─── Data excerpts
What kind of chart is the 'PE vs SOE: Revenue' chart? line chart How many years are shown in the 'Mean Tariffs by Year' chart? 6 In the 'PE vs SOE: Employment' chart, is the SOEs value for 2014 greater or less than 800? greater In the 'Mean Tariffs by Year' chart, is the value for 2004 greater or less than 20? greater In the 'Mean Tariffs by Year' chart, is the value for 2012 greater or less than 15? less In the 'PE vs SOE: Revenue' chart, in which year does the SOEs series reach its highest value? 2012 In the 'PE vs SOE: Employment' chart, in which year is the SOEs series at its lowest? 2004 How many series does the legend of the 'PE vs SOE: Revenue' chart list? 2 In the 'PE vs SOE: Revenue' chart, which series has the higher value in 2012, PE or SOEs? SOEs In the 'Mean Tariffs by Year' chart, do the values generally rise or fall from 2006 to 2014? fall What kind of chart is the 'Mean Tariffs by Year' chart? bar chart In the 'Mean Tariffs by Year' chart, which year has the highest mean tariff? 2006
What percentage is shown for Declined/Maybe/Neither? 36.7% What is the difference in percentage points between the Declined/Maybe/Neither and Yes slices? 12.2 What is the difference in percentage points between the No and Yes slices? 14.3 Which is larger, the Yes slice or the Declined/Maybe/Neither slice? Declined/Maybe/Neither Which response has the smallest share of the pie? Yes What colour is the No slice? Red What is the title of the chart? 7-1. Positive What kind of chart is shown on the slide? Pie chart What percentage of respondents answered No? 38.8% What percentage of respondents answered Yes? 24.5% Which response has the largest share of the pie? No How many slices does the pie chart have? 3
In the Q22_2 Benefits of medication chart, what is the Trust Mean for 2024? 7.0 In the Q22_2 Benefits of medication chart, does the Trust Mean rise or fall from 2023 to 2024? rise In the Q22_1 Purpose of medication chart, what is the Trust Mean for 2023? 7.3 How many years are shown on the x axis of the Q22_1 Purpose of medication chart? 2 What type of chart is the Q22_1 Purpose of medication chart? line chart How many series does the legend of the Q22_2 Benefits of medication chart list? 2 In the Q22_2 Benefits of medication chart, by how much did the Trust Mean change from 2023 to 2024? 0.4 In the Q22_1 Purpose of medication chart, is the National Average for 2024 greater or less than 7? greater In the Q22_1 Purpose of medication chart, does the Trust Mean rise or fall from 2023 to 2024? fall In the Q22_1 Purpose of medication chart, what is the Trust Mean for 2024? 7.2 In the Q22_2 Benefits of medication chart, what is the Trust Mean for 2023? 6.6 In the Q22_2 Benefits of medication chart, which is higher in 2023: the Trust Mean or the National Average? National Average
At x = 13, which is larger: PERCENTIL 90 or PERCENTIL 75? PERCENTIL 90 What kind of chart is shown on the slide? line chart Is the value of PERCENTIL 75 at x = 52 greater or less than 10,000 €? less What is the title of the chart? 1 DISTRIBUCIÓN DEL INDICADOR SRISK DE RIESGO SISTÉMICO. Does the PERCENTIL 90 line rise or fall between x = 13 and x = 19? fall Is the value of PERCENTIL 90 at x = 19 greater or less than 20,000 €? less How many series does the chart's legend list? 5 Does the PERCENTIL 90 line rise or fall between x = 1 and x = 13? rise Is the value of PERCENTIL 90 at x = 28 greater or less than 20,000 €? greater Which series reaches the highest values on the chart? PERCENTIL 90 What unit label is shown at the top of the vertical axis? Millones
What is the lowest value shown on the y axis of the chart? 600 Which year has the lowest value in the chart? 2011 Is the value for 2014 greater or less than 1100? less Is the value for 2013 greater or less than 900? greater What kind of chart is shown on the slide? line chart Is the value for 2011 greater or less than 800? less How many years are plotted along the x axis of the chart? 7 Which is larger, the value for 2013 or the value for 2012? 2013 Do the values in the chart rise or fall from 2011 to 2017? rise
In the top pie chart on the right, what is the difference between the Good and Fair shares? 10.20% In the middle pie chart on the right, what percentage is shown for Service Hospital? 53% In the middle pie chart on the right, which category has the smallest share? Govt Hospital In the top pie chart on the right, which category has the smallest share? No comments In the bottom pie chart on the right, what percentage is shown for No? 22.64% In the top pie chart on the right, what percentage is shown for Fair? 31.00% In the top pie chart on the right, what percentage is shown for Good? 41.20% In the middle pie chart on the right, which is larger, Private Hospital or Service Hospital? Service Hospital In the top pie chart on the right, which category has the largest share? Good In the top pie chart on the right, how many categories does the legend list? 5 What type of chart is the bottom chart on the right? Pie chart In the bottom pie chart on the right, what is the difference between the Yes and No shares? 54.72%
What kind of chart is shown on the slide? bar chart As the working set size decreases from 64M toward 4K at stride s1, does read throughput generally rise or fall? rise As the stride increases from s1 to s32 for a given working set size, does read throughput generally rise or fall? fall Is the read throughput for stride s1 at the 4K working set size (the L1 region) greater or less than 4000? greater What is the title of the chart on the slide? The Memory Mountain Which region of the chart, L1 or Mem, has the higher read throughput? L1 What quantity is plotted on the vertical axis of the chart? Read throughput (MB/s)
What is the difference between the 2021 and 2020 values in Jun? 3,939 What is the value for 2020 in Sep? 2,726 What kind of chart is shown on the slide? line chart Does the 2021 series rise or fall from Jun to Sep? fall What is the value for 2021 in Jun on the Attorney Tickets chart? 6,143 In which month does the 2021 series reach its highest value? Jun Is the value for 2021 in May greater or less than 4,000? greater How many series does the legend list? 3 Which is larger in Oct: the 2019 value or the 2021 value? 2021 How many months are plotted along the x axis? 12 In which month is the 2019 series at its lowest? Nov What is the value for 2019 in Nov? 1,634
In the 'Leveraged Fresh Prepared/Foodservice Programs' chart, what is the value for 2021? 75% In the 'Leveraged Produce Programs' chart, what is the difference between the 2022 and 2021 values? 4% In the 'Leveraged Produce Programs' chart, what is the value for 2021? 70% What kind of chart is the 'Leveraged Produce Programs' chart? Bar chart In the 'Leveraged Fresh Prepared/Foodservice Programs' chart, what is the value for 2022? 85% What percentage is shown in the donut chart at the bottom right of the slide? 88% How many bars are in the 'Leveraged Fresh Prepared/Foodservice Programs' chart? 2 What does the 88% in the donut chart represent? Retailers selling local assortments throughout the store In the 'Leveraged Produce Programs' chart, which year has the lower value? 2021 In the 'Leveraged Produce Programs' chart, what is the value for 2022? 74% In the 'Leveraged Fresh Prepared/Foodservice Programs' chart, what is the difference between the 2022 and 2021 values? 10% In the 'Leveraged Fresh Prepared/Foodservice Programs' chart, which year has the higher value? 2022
──────
◆ What is expected ◆
Rewrite all the data above with "What kind of" changed to "Which type of" everywhere it occurs, keeping everything else identical.

◆ Output below ◆
Which type of chart is the 'PE vs SOE: Revenue' chart? line chart How many years are shown in the 'Mean Tariffs by Year' chart? 6 In the 'PE vs SOE: Employment' chart, is the SOEs value for 2014 greater or less than 800? greater In the 'Mean Tariffs by Year' chart, is the value for 2004 greater or less than 20? greater In the 'Mean Tariffs by Year' chart, is the value for 2012 greater or less than 15? less In the 'PE vs SOE: Revenue' chart, in which year does the SOEs series reach its highest value? 2012 In the 'PE vs SOE: Employment' chart, in which year is the SOEs series at its lowest? 2004 How many series does the legend of the 'PE vs SOE: Revenue' chart list? 2 In the 'PE vs SOE: Revenue' chart, which series has the higher value in 2012, PE or SOEs? SOEs In the 'Mean Tariffs by Year' chart, do the values generally rise or fall from 2006 to 2014? fall Which type of chart is the 'Mean Tariffs by Year' chart? bar chart In the 'Mean Tariffs by Year' chart, which year has the highest mean tariff? 2006
What percentage is shown for Declined/Maybe/Neither? 36.7% What is the difference in percentage points between the Declined/Maybe/Neither and Yes slices? 12.2 What is the difference in percentage points between the No and Yes slices? 14.3 Which is larger, the Yes slice or the Declined/Maybe/Neither slice? Declined/Maybe/Neither Which response has the smallest share of the pie? Yes What colour is the No slice? Red What is the title of the chart? 7-1. Positive Which type of chart is shown on the slide? Pie chart What percentage of respondents answered No? 38.8% What percentage of respondents answered Yes? 24.5% Which response has the largest share of the pie? No How many slices does the pie chart have? 3
In the Q22_2 Benefits of medication chart, what is the Trust Mean for 2024? 7.0 In the Q22_2 Benefits of medication chart, does the Trust Mean rise or fall from 2023 to 2024? rise In the Q22_1 Purpose of medication chart, what is the Trust Mean for 2023? 7.3 How many years are shown on the x axis of the Q22_1 Purpose of medication chart? 2 What type of chart is the Q22_1 Purpose of medication chart? line chart How many series does the legend of the Q22_2 Benefits of medication chart list? 2 In the Q22_2 Benefits of medication chart, by how much did the Trust Mean change from 2023 to 2024? 0.4 In the Q22_1 Purpose of medication chart, is the National Average for 2024 greater or less than 7? greater In the Q22_1 Purpose of medication chart, does the Trust Mean rise or fall from 2023 to 2024? fall In the Q22_1 Purpose of medication chart, what is the Trust Mean for 2024? 7.2 In the Q22_2 Benefits of medication chart, what is the Trust Mean for 2023? 6.6 In the Q22_2 Benefits of medication chart, which is higher in 2023: the Trust Mean or the National Average? National Average
At x = 13, which is larger: PERCENTIL 90 or PERCENTIL 75? PERCENTIL 90 Which type of chart is shown on the slide? line chart Is the value of PERCENTIL 75 at x = 52 greater or less than 10,000 €? less What is the title of the chart? 1 DISTRIBUCIÓN DEL INDICADOR SRISK DE RIESGO SISTÉMICO. Does the PERCENTIL 90 line rise or fall between x = 13 and x = 19? fall Is the value of PERCENTIL 90 at x = 19 greater or less than 20,000 €? less How many series does the chart's legend list? 5 Does the PERCENTIL 90 line rise or fall between x = 1 and x = 13? rise Is the value of PERCENTIL 90 at x = 28 greater or less than 20,000 €? greater Which series reaches the highest values on the chart? PERCENTIL 90 What unit label is shown at the top of the vertical axis? Millones
What is the lowest value shown on the y axis of the chart? 600 Which year has the lowest value in the chart? 2011 Is the value for 2014 greater or less than 1100? less Is the value for 2013 greater or less than 900? greater Which type of chart is shown on the slide? line chart Is the value for 2011 greater or less than 800? less How many years are plotted along the x axis of the chart? 7 Which is larger, the value for 2013 or the value for 2012? 2013 Do the values in the chart rise or fall from 2011 to 2017? rise
In the top pie chart on the right, what is the difference between the Good and Fair shares? 10.20% In the middle pie chart on the right, what percentage is shown for Service Hospital? 53% In the middle pie chart on the right, which category has the smallest share? Govt Hospital In the top pie chart on the right, which category has the smallest share? No comments In the bottom pie chart on the right, what percentage is shown for No? 22.64% In the top pie chart on the right, what percentage is shown for Fair? 31.00% In the top pie chart on the right, what percentage is shown for Good? 41.20% In the middle pie chart on the right, which is larger, Private Hospital or Service Hospital? Service Hospital In the top pie chart on the right, which category has the largest share? Good In the top pie chart on the right, how many categories does the legend list? 5 What type of chart is the bottom chart on the right? Pie chart In the bottom pie chart on the right, what is the difference between the Yes and No shares? 54.72%
Which type of chart is shown on the slide? bar chart As the working set size decreases from 64M toward 4K at stride s1, does read throughput generally rise or fall? rise As the stride increases from s1 to s32 for a given working set size, does read throughput generally rise or fall? fall Is the read throughput for stride s1 at the 4K working set size (the L1 region) greater or less than 4000? greater What is the title of the chart on the slide? The Memory Mountain Which region of the chart, L1 or Mem, has the higher read throughput? L1 What quantity is plotted on the vertical axis of the chart? Read throughput (MB/s)
What is the difference between the 2021 and 2020 values in Jun? 3,939 What is the value for 2020 in Sep? 2,726 Which type of chart is shown on the slide? line chart Does the 2021 series rise or fall from Jun to Sep? fall What is the value for 2021 in Jun on the Attorney Tickets chart? 6,143 In which month does the 2021 series reach its highest value? Jun Is the value for 2021 in May greater or less than 4,000? greater How many series does the legend list? 3 Which is larger in Oct: the 2019 value or the 2021 value? 2021 How many months are plotted along the x axis? 12 In which month is the 2019 series at its lowest? Nov What is the value for 2019 in Nov? 1,634
In the 'Leveraged Fresh Prepared/Foodservice Programs' chart, what is the value for 2021? 75% In the 'Leveraged Produce Programs' chart, what is the difference between the 2022 and 2021 values? 4% In the 'Leveraged Produce Programs' chart, what is the value for 2021? 70% Which type of chart is the 'Leveraged Produce Programs' chart? Bar chart In the 'Leveraged Fresh Prepared/Foodservice Programs' chart, what is the value for 2022? 85% What percentage is shown in the donut chart at the bottom right of the slide? 88% How many bars are in the 'Leveraged Fresh Prepared/Foodservice Programs' chart? 2 What does the 88% in the donut chart represent? Retailers selling local assortments throughout the store In the 'Leveraged Produce Programs' chart, which year has the lower value? 2021 In the 'Leveraged Produce Programs' chart, what is the value for 2022? 74% In the 'Leveraged Fresh Prepared/Foodservice Programs' chart, what is the difference between the 2022 and 2021 values? 10% In the 'Leveraged Fresh Prepared/Foodservice Programs' chart, which year has the higher value? 2022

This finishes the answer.